My Year 11 English GCSE class have recently been working on writing a letter to our local newspaper, The Doncaster Free Press. We are preparing for the Unit 1 exam in January, and spent much of the first half-term working on the skills needed to analyse non-literary texts for Section A of the exam. As part of this we have spent some time looking at a range of language techniques that writers use for different purposes such as to persuade and describe effectively, using, among other resources, this guide published by the exam board (AQA). Section B of the exam requires students to produce their own writing, and I emphasised that the techniques we were learning to recognise and comment on for section A, would also be useful in their own writing for section B. However, when we came to do our first section B practice, the task from the specimen paper we had been using seemed rather artificial, and the students found it difficult to ‘find their voice’ to produce an effective piece of writing.

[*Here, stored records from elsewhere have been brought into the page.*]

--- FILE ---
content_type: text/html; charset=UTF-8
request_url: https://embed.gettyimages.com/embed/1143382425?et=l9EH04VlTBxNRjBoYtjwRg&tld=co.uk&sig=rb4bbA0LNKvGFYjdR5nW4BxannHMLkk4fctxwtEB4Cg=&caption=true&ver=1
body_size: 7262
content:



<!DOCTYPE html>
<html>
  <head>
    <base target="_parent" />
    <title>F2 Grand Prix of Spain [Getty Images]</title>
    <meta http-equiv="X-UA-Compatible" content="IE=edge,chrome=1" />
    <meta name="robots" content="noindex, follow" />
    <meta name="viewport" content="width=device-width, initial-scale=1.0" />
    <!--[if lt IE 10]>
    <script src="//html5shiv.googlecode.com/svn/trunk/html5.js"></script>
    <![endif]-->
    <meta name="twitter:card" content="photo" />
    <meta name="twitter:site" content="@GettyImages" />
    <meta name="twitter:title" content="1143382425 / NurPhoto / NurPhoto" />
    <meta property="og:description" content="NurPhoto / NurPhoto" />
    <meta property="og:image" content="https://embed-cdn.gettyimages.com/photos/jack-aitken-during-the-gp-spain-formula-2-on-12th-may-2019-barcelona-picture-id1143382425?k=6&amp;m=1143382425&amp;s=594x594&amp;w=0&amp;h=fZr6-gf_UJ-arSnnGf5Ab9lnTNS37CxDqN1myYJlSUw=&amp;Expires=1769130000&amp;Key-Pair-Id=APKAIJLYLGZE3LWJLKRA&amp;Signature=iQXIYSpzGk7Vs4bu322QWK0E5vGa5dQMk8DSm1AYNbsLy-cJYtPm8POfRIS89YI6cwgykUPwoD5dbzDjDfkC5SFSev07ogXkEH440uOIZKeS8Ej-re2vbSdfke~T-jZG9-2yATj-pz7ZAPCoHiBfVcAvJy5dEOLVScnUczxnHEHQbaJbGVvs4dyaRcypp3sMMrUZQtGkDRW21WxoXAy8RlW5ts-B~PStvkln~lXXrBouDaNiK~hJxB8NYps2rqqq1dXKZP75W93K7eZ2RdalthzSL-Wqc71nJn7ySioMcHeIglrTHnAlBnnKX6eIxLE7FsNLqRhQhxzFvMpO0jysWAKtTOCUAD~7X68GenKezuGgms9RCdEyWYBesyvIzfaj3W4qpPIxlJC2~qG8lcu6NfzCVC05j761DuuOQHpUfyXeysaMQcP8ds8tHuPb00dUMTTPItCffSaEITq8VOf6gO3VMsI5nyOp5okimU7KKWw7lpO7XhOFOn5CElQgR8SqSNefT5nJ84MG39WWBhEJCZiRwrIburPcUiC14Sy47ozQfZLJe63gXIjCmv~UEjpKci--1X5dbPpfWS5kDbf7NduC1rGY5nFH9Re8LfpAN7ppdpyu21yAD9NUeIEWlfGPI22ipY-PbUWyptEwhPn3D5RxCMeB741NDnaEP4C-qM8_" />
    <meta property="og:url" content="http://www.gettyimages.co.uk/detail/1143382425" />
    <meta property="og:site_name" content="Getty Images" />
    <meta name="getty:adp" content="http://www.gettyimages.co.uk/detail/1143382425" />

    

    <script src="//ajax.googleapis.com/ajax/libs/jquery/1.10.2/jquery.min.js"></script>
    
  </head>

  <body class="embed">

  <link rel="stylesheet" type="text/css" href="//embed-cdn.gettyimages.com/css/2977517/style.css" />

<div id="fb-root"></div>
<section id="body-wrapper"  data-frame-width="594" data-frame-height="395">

As I was reflecting on how to tackle this section, I came across this excellent blog post from a teacher in York. I briefly told my class about it, and we agreed that we too would aim for a ‘culture of excellence’, one in which the ‘we can’t do this because we’re duggies’ attitude that one of the class had expressed the previous week would not be acceptable! I told them that they too would be writing letters to our local newspaper, and they would not be finished until they were good enough send, because we would be sending them. We borrowed the first task from the ‘Hunting English’ blog, adapted to our local newspaper: Write a letter to the Doncaster Free Press arguing for or against the view that the media promotes the wrong role models for teenagers. After some discussion, some of the students said they would like to write about the role of social media, as this was an important issue to them at the moment, so I said that as this was to be a real letter it would indeed be best for them to choose a topic that really mattered to them.
We set to work looking at examples of letters from the most recent edition of the Doncaster Free Press, and came up with a list of features that a good letter should ideally contain. I summarised the features they identified in the following list:
- The letter should have some kind of local connection.
- It should ideally refer to something mentioned previously by letter writer, or in a recent article in the paper.
- It should be approximately 5-7 paragraphs long.
- The first paragraph should clearly introduce the main topic of the letter.
- The first paragraph should also make clear your opinion or point of view on that topic.
- The middle paragraphs should develop your argument using a range of persuausive techniques
- You should also, if possible, include some action points about what you think should be done about the issue you are writing about.
- Your final paragraph should sum up your argument.
The students have been using Google Documents to draft their work, and you can see where they have got to in the embedded documents below. For various reasons the students are at different stages of the drafting process, and at the time of writing, I don’t think any of them are are quite ready to be sent. Nevertheless, nearly all of them have at least begun to make good progress at addressing some of the key problems that often crop up in their writing, such as accurate punctuation, spelling and paragraphing, as well as trying to write a well structured letter that expresses their point of view about a subject they feel strongly about.
If anybody has any constructive comments, I’m sure the students would be happy to read them to help them improve their letters still further before we send them to the Free Press.
i think you started off really good, there is only a few mistakes you have done Ashley and that is only punchuation. For example you started a new paragragh but didn’t start it with a capital letter.